Latin America survived almost untouched, but cut off from the rest of the world by oceans and the radioactive wasteland that blocked migration northward. The great cities of Rio de Janiero, Sao Paolo, Buenos Aires, Lima, soon began to disintegrate as their swollen populations drifted back to the subsistance farming that would feed them — some of them. Even in the lucky South, without the commerce of a worldwide civilization, the cities died. The old ways of life reaffirmed themselves: dawn-to-dusk toil with hand-made implements were necessary to raise enough food to survive.
The veneer of civilization cracked and peeled away quickly.
The few hundred men and women living on the Moon watched with growing horror as their mother world died. They were safely underground, buried protectively against even the normal glare of the powerful Sun. In their telescopes they saw the Old World disappear under continent-wide clouds of smoke and steam. From their radio receivers they heard the cries of the dying. Then came the pinpoint bursts of light that marked the nuclear deaths of the cities of North America.
They watched, they listened, in silence. Numbly.

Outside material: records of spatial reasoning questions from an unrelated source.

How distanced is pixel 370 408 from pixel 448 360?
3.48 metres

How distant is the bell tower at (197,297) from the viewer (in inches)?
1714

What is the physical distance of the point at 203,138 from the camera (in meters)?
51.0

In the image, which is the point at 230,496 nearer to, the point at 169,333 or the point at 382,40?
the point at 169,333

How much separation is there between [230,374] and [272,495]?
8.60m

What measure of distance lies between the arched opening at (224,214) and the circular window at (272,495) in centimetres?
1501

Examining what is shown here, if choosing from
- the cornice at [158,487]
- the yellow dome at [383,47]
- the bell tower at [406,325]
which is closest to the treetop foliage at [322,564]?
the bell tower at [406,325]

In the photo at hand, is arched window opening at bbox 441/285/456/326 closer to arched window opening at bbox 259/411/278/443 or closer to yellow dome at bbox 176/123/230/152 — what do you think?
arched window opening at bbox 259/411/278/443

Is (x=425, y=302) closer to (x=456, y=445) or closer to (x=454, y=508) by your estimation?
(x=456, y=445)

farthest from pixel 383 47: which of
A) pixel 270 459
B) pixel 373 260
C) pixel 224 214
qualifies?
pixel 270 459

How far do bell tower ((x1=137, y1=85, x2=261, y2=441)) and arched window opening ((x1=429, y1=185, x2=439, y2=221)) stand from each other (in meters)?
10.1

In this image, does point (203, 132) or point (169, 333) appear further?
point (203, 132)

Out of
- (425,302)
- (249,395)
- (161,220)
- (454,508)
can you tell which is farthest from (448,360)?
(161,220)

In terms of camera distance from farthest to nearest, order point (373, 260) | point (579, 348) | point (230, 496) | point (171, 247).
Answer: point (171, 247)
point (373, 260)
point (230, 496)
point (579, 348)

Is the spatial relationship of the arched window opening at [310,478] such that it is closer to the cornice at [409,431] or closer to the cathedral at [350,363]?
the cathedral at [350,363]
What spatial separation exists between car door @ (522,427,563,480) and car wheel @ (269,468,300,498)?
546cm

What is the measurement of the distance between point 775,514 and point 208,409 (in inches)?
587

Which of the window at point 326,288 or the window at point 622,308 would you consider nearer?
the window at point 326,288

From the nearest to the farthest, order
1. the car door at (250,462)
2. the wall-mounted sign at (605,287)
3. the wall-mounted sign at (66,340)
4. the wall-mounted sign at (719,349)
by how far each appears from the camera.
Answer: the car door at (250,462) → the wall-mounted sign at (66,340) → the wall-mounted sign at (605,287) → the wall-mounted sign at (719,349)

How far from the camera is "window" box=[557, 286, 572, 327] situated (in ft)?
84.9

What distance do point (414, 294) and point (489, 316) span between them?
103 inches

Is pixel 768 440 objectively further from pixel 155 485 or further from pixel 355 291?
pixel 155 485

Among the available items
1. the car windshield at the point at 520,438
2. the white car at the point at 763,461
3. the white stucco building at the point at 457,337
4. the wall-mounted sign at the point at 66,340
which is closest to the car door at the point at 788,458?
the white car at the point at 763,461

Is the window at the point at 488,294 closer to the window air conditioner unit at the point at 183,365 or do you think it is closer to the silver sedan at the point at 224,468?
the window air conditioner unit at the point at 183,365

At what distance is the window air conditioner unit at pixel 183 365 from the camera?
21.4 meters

And their horror began to turn into guilt. Everyone on Earth was dying. The human race was being flensed from the surface of its mother world. But they were here on the Moon, inside its protective rocky shell. They were safe. They lived while their mothers, brothers, friends, lovers died.
After three days of numb horror and mounting guilt they looked at each other and began to wonder: How long can we keep ourselves^ alive without Earth to supply us with food, equipment, medicine?
The guilt was there, in each man and woman's mind. The horror went beyond words; none of them could voice what they truly felt. The nights were filled with nightmare screams. But surmounting it all was the drive to live. Deep within each of them was the burning secret: I'm alive and I'm glad of it No matter what happened to all the others, I'm glad it wasn't me.